Former VP of Openie says the war of talent has made wage gaps “wideer and wider.”

AI For Business


Peter Deng works for Openai, Facebook and Google. He also interned at Microsoft. Now, all of his former employers are fighting for AI talent.

AI Talent Wars awarded a small number of researchers a balloon compensation package and a quick competitive offer. Deng does not work in any of these companies.

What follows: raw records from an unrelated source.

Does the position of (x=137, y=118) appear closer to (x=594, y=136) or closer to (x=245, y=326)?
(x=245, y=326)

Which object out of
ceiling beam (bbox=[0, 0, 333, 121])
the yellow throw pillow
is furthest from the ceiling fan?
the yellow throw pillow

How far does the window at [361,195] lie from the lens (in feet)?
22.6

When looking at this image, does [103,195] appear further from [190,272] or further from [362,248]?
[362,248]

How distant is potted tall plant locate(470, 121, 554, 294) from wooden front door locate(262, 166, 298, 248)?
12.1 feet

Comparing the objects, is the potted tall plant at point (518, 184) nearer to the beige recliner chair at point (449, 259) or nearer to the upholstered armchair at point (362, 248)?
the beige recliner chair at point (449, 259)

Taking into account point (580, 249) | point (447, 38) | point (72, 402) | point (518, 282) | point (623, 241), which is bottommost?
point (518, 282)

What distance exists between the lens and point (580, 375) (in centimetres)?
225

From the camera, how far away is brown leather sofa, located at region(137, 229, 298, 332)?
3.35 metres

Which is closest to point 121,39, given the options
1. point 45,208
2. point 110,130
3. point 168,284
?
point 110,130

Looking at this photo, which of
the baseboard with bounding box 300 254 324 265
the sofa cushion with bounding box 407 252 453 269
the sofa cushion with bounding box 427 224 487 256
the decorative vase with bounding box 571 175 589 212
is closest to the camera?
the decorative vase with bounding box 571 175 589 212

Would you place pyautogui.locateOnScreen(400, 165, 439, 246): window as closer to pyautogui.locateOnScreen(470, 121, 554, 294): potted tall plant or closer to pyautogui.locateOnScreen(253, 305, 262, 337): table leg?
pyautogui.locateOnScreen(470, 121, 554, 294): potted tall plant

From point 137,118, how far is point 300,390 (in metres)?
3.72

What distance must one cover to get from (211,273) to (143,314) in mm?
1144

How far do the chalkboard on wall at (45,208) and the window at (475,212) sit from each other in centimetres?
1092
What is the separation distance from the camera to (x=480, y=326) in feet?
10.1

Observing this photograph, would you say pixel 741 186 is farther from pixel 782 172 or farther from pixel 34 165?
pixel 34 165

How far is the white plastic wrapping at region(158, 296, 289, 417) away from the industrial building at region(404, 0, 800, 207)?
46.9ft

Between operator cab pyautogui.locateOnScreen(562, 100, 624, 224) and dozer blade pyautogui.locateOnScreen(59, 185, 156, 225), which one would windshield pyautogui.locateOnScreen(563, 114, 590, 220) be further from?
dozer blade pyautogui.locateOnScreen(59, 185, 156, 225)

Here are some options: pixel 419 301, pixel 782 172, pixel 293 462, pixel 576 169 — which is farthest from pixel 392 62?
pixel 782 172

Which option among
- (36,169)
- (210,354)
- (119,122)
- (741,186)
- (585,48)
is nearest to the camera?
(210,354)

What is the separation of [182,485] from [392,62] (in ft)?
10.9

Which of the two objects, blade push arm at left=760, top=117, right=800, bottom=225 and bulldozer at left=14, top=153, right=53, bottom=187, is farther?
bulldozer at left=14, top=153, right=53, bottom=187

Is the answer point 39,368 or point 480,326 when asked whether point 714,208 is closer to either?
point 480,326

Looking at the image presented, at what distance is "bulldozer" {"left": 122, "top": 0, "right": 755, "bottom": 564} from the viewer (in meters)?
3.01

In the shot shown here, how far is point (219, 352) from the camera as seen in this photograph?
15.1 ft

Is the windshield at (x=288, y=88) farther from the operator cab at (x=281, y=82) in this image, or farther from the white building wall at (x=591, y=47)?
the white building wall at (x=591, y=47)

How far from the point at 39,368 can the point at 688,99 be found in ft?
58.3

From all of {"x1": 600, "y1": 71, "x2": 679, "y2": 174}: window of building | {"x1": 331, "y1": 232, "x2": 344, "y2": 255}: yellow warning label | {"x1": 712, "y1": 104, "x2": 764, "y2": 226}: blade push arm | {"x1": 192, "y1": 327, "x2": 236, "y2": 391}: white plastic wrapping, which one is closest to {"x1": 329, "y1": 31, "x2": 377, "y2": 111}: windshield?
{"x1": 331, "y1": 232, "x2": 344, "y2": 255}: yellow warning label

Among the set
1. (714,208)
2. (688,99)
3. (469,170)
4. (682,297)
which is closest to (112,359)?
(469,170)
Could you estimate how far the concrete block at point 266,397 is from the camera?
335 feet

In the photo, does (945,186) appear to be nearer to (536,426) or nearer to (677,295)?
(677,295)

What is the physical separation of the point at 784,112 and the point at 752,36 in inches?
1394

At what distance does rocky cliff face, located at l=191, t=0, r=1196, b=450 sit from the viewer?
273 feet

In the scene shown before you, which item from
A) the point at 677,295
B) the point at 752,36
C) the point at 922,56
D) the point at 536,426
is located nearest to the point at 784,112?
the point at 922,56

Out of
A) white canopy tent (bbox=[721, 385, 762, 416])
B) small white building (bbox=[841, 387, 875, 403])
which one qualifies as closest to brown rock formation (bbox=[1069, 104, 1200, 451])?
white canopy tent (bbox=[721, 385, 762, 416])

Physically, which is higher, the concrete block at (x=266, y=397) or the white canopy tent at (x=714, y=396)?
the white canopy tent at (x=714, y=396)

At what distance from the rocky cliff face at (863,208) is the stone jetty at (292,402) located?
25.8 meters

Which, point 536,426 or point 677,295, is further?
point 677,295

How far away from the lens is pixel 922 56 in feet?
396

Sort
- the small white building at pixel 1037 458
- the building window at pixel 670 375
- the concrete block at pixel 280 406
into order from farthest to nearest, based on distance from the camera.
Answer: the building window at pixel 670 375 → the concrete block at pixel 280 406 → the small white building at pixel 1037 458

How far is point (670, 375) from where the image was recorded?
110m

He has since served as a general partner for Felicis, but the company's disparity has increased.

In the “Unsupervised Learning” podcast, the former Openai VP of consumer products said that the talent war is expanding the pay gap.

“I think it's a secondary effect,” Den said. “There are people who are not researchers who are contributing bundles to the product or company or feel they are bringing a lot of value, but the inconsistencies between pay and RSU, everything else is wider and wider.”

Deng said, “The HR department will have to deal with it.” [it] At some point. ”

AI researchers are like star athletes from Tech Arms Race, which was ignited by the rise of ChatGpt. Top talent is highly sought after by major tech players such as Openai, Meta, Humanitarian, Confusing, Xai. In fact, the VP of Databricks at AI Naveen Rao resembles the war of talent as “looking for Lebron James.”

AI companies have been competitively poaching researchers and engineers last year. In 2024, Google signed a $2.7 billion contract with Character.ai, with its main goal being to reclaim Noam Shazeer. At the time, Conor Grennan, chief AI architect at NYU's Stern School of Business, told Business Insider that Shazeer was a “star quarterback.”

But there are things that you have and don't, like sports. For all LeBron James, there are also benchwormers who are involved in team training and practices, but still make a lot of money.

Openai CEO Sam Altman, who is trying to prevent talent escape as Meta and other companies surround his employees, spoke about recruiting attempts and pay packages that splash his eyes. In June, he told his brothers that these extreme poaching techniques could create a poor corporate culture.

“I don't think it's going to set a great culture because it's a lot of pre-guaranteed comp strategy and the reason you say you're going to get someone involved, like the extent to which you focus on it, not on the work, but on it.”

Even if the war of talent has widened the pay gap, Den still thought it was generally positive. The winner, he said, was “everyone else.” “Investors and other startup founders” benefit from the promotion to general governors.

“I trust the market because it's very clear that this research talent is so important that it's very important for each of these large labs,” Deng said. “It's absolutely essential to make sure each of these labs retains and recruits each other's talent.”

Maintaining talent may be their biggest struggle. Mark Zuckerberg poured billions of dollars into building Meta's Superintelligence Labs, hanging millions of dollars in salaries in front of researchers at Openai and Google Deepmind, and investing billions of dollars as part of the deal to acquire AI Cofounder and CEO Alexandr Wang to lead the new division.

Just two months after the launch, at least eight employees left the company.